Measuring 3.5 inches by 2.3 inches by 0.5 inch, Verizon's Samsung 4G LTE Mobile Hotspot SCH-LC11 is about the same size as Sprint's MiFi 4082 3G/4G Mobile Hotspot. It's compact and good-looking enough to be tucked away or show off on the desk.
On top, the Samsung has a large on/off button that you need to press and hold for a few seconds for it to take effect. Next to it is an array of tiny LCDs that show the status of the Wi-Fi network and the cellular network the device is connected to, be it a 4G or a 3G. The router doesn't have a Wi-Fi Protected Setup (WPS) button to support quick additions of wireless clients to the network.

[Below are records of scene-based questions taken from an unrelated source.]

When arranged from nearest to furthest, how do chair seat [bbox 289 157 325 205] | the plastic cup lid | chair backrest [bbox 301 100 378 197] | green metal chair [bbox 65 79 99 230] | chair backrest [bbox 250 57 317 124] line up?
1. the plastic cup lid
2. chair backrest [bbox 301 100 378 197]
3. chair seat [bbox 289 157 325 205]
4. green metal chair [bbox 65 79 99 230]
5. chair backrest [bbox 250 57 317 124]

This means the only way to connect a client is to enter the encryption key manually. Another thing that users will miss is the lack of a battery gauge. In order to see how much juice left in the battery, you'll have to log in to the router's Web interface, which is a hassle and might not even be possible via a mobile device.
On one side the router has a standard Micro-USB port for charging that has a nifty cover to keep it from getting dusty. Unlike Sprint's MiFi 4082, this port doesn't support tethering, meaning that when it's connected to a computer, the computer won't gain Internet access via the router. This limits the use of the router to Wi-Fi clients only.
Out of the box, the router is set up with an SSID (Wi-Fi network name) and the encryption key, both printed on a label underneath the bottom cap that covers the removable battery. This means all you have to do is insert the SIM into its slot, which is under the battery, turn it on, and get wireless devices connected to this default network, and you're up and running. There's no setup required.
If you want to further customize the device, you can do that by going to its Web interface. From a connected computer, point a browser to the router's default IP address, which is 192.168.1.1.